How to Lower Your eBay Seller Fees for Maximum Profit
Like with any business, fees are part of reality for those selling on eBay. It's wise to re-evaluate eBay fees on a regular basis to make sure you are paying the lowest amount possible for your business.
Be careful with listing upgrades
Listing upgrades include features like bold, highlight, and subtitle that eBay claims make items sell better. If on the phone with an eBay representative, he or she no doubt will try to sell you on listing upgrades. These representatives, though, are just call center employees reading from a script and likely have no experience selling on eBay. In many instances, the listing upgrades simply aren't worth the money. They can cost up to $4 per listing, so test them out on a few listings first, then make your own decision.
Also be aware that sometimes eBay slips in an "enlarge gallery photo" option for $1 on listings. Always check the bottom of the page for your total fees before submitting a listing. Make sure it says zero, 20 cents, or whatever is correct for your store subscription level. If you hit submit and eBay has snuck in an upgrade, you still have to pay it. Always review listings before pressing submit on a listing.
Start With the Profit Calculator
Before you buy an item for resale, or list something lying around the house, make sure it is going to be profitable and worth your time. The best strategy is to shoot for a specific dollar amount of profit per item. It takes the same amount of time to list a $5 item as it does a $50 item, so concentrate on selling higher dollar items to earn the maximum amount of money per hour possible. Some sellers adhere to the "3 times rule," which means items should sell for 3 times what you paid for them. This rule isn't practical if you paid only 50 cents for an item.
This rule also comes from the regular retail world where margins, market conditions, and everything else is different from eBay.
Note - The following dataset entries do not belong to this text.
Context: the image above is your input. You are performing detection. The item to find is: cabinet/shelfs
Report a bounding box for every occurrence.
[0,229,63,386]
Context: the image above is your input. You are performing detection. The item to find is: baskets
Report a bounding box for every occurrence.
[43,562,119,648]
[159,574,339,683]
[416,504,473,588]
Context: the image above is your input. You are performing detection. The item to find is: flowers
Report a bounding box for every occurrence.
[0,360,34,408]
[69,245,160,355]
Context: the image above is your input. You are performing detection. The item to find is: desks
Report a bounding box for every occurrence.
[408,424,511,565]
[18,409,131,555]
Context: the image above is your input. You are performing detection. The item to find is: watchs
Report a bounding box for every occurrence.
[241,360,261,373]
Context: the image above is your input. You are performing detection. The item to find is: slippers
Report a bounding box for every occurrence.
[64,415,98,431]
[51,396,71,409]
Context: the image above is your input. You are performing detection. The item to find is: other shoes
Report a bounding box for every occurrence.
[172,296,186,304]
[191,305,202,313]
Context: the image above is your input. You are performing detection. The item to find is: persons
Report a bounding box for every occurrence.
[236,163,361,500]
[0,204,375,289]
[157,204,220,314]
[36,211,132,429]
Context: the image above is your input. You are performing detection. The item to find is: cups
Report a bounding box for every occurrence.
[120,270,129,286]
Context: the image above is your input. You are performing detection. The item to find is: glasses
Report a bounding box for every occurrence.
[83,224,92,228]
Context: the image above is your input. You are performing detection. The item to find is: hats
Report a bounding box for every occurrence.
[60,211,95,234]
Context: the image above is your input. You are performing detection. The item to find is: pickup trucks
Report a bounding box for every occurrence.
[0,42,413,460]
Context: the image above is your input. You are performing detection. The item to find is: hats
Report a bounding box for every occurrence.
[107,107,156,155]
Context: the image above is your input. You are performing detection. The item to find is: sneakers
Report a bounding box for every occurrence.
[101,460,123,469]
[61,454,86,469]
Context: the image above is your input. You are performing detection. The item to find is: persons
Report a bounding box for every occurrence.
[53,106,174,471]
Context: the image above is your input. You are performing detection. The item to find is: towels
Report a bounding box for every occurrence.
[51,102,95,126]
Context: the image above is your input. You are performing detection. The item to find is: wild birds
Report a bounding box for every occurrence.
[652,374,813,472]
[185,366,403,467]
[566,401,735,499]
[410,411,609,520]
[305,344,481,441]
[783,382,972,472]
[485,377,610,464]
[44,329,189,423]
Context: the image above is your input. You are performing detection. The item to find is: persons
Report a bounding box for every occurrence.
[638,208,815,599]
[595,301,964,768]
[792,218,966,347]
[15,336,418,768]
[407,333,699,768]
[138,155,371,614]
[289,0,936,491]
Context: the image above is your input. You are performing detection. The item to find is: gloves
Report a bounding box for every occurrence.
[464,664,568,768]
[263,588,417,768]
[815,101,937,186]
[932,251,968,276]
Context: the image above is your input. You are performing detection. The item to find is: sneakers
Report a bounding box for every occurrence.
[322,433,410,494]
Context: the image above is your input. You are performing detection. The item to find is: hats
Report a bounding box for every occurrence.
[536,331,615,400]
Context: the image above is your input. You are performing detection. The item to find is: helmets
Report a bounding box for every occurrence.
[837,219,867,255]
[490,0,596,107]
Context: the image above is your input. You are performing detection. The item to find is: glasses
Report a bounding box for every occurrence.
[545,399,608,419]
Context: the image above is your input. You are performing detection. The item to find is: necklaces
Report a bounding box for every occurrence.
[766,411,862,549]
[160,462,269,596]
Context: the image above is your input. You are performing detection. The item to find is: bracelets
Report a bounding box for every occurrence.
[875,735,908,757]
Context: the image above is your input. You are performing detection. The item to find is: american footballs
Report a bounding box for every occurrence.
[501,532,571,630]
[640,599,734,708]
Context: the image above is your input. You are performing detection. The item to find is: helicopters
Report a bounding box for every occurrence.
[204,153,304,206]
A great free tool to use for figuring out profit is the New Life Auctions eBay and Paypal Calculator. Simply fill out the price you paid for the item, your desired selling price, the listing format (auction, fixed price, or store), shipping fees charged to the customer, and the calculator will show your profit per item. There also are apps for eBay profit calculating you can use on your phone, and most are free.
To grow your eBay business, set a minimum profit goal for each item. For example, if your desired profit is $10 per item, and you sell 50 items a month, your total profit would be $500. Increase that minimum profit to $20 per item, and your total profit grows to $1,000 a month. Be sure you are selling profitable items and not just keeping yourself busy with listing and shipping. If you aren't sure your business is profitable, a spreadsheet can help.
Re-Evaluate Your Store Level
Ebay offers several store levels, so make sure you are at the appropriate level for what you are doing. Also, consider upgrading or downgrading when changes to your business or life make it beneficial to do so. For example, if you are getting ready to move across the country with a job transfer and downsizing your inventory, you don't need a higher store level. As of 2018, the fees are as follows:
- Starter Store: $7.95 per month, 100 free listings, 30 cents for each listing thereafter
- Basic Store: $27.95 per month, 250 free listings, 25 cents for each fixed-price listing thereafter
- Premium Store: $74.95 per month, 1,000 free listings, 10 cents for each fixed-price listing thereafter
- Anchor Store: $349.95 per month, 10,000 free listings, 5 cents for each fixed-price listing thereafter
Use the eBay Fee Illustrator calculator to determine which store level is best for your business. It is a good idea to check your numbers every few months to verify you are paying as little in fees as possible.